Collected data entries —

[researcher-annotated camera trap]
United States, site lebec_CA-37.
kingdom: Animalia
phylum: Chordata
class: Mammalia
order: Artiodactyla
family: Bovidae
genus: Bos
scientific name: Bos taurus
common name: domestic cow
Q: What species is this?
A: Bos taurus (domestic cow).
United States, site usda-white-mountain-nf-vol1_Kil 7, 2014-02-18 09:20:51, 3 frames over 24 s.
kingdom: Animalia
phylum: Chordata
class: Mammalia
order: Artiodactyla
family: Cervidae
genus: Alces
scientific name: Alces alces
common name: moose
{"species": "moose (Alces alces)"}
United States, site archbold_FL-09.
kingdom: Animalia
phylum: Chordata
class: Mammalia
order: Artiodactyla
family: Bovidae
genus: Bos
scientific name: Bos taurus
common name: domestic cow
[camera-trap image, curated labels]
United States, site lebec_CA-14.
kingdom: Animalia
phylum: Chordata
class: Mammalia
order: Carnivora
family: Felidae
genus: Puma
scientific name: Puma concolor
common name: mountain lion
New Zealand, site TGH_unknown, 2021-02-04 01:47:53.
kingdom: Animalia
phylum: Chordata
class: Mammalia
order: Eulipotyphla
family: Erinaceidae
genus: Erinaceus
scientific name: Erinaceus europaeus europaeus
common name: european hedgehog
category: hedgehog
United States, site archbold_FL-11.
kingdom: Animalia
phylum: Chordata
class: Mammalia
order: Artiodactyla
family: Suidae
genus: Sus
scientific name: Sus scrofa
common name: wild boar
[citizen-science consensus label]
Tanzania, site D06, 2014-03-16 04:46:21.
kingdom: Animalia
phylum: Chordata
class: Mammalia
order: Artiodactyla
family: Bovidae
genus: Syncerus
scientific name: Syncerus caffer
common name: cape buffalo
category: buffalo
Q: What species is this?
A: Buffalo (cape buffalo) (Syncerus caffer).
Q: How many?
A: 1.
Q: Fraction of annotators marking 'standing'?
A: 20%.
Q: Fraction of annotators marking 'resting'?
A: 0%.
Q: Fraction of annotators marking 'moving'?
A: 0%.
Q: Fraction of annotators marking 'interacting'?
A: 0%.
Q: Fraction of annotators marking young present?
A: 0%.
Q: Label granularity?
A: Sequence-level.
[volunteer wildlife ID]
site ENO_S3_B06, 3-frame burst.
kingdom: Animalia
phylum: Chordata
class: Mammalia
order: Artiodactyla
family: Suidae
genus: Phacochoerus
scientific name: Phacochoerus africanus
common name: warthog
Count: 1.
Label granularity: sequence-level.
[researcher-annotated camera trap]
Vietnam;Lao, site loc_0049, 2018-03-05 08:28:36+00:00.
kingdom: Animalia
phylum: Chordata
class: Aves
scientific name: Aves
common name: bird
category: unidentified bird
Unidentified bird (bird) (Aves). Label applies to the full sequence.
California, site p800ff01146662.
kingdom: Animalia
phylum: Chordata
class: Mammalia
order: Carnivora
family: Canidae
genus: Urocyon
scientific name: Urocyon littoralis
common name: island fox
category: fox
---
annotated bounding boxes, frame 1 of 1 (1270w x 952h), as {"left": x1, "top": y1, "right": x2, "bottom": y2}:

Task item —
Every entry, from first to last, is to be reproduced exactly.

Your solution —
[researcher-annotated camera trap]
United States, site lebec_CA-37.
kingdom: Animalia
phylum: Chordata
class: Mammalia
order: Artiodactyla
family: Bovidae
genus: Bos
scientific name: Bos taurus
common name: domestic cow
Q: What species is this?
A: Bos taurus (domestic cow).
United States, site usda-white-mountain-nf-vol1_Kil 7, 2014-02-18 09:20:51, 3 frames over 24 s.
kingdom: Animalia
phylum: Chordata
class: Mammalia
order: Artiodactyla
family: Cervidae
genus: Alces
scientific name: Alces alces
common name: moose
{"species": "moose (Alces alces)"}
United States, site archbold_FL-09.
kingdom: Animalia
phylum: Chordata
class: Mammalia
order: Artiodactyla
family: Bovidae
genus: Bos
scientific name: Bos taurus
common name: domestic cow
[camera-trap image, curated labels]
United States, site lebec_CA-14.
kingdom: Animalia
phylum: Chordata
class: Mammalia
order: Carnivora
family: Felidae
genus: Puma
scientific name: Puma concolor
common name: mountain lion
New Zealand, site TGH_unknown, 2021-02-04 01:47:53.
kingdom: Animalia
phylum: Chordata
class: Mammalia
order: Eulipotyphla
family: Erinaceidae
genus: Erinaceus
scientific name: Erinaceus europaeus europaeus
common name: european hedgehog
category: hedgehog
United States, site archbold_FL-11.
kingdom: Animalia
phylum: Chordata
class: Mammalia
order: Artiodactyla
family: Suidae
genus: Sus
scientific name: Sus scrofa
common name: wild boar
[citizen-science consensus label]
Tanzania, site D06, 2014-03-16 04:46:21.
kingdom: Animalia
phylum: Chordata
class: Mammalia
order: Artiodactyla
family: Bovidae
genus: Syncerus
scientific name: Syncerus caffer
common name: cape buffalo
category: buffalo
Q: What species is this?
A: Buffalo (cape buffalo) (Syncerus caffer).
Q: How many?
A: 1.
Q: Fraction of annotators marking 'standing'?
A: 20%.
Q: Fraction of annotators marking 'resting'?
A: 0%.
Q: Fraction of annotators marking 'moving'?
A: 0%.
Q: Fraction of annotators marking 'interacting'?
A: 0%.
Q: Fraction of annotators marking young present?
A: 0%.
Q: Label granularity?
A: Sequence-level.
[volunteer wildlife ID]
site ENO_S3_B06, 3-frame burst.
kingdom: Animalia
phylum: Chordata
class: Mammalia
order: Artiodactyla
family: Suidae
genus: Phacochoerus
scientific name: Phacochoerus africanus
common name: warthog
Count: 1.
Label granularity: sequence-level.
[researcher-annotated camera trap]
Vietnam;Lao, site loc_0049, 2018-03-05 08:28:36+00:00.
kingdom: Animalia
phylum: Chordata
class: Aves
scientific name: Aves
common name: bird
category: unidentified bird
Unidentified bird (bird) (Aves). Label applies to the full sequence.
California, site p800ff01146662.
kingdom: Animalia
phylum: Chordata
class: Mammalia
order: Carnivora
family: Canidae
genus: Urocyon
scientific name: Urocyon littoralis
common name: island fox
category: fox
---
annotated bounding boxes, frame 1 of 1 (1270w x 952h), as {"left": x1, "top": y1, "right": x2, "bottom": y2}:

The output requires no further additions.